The costumes are a sensitive issue for the students. The unitards are skin-tight and although made of a heavy material, they show virtually every lump and bump on the body. Miss Heffner says some of the girls were dismayed when they tried on their costumes for the first time, but they were quickly comforted when she reminded them that their bathing suits were likely far more revealing.
Dressed in a black unitard and studded belt, Aaron Trasatt thrusts his hips forward and twirls his tail as Rum Tum Tugger, the cat clan’s equivalent of Don Juan. Of his skin-tight costume, “it just fits — to say the least,” the 17-year-old junior says with a chuckle.

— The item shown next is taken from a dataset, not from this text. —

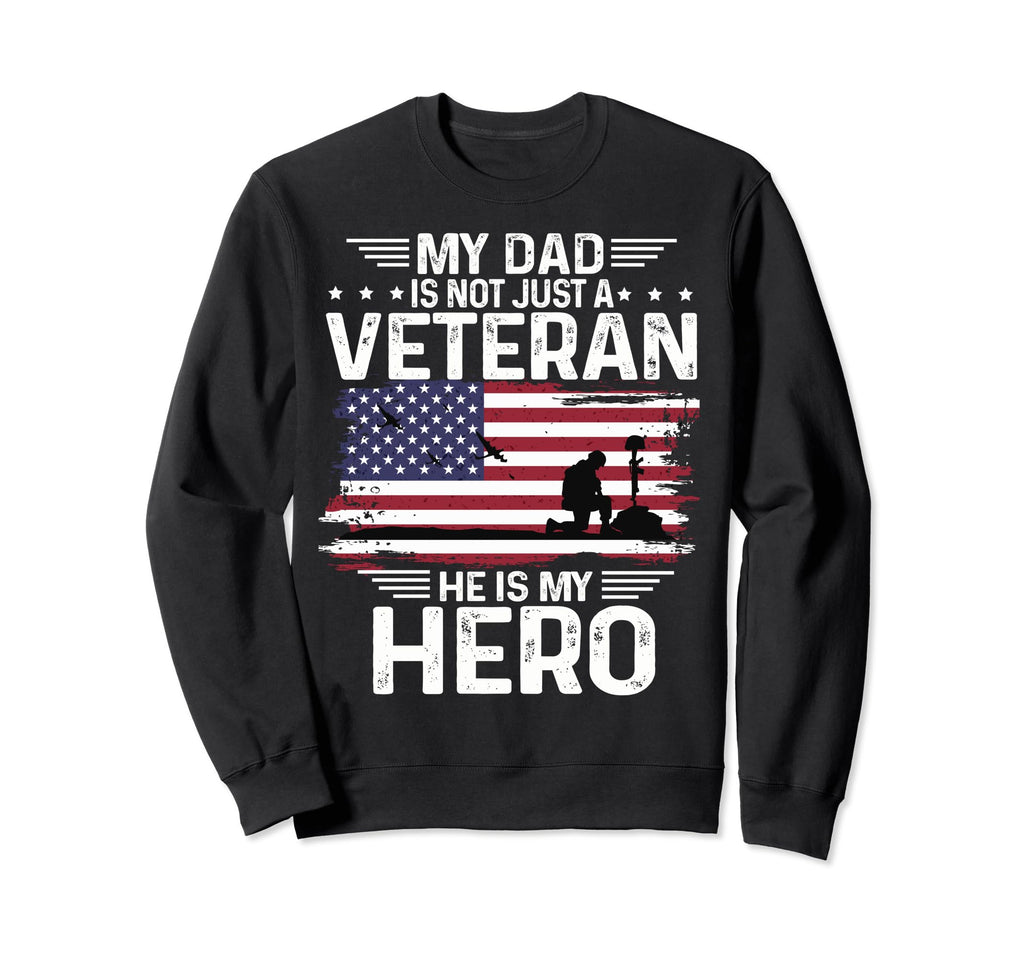 My Dad Is Not Just Veteran He Is Sweatshirt - Custom Art Print Men Women - T-Shirt, Sweatshirt, Hoodie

The set provided another series of headaches. Unlike typical shows in which students and teachers scavenge props from their homes, the entire junkyard set at Schuylkill Valley had to be built from scratch, mostly with plywood and 2-by-4s. Everything in the junkyard setting had to be made to a scale of about four times the normal size — from crumpled soda cans to trash bags to an old tire.
And then there was Grizabella’s ascension at the end of the show. Unlike the Broadway theater, cutting a hole in the school’s roof wasn’t an option. The school improvised with a hand-operated hydraulic lift that raises senior Katie Scheidt 4 feet above a 4-foot-high platform.
Despite the hassles, schools that have performed “Cats” so far are pleased with the outcome. In addition to the physical conditioning, students say they have become more creative and observant of physical movement.
At Dominican High School in Wisconsin, the students also are learning a lesson in business: The school, which made its own costumes, hopes to recoup some of the expense by renting them out to other schools.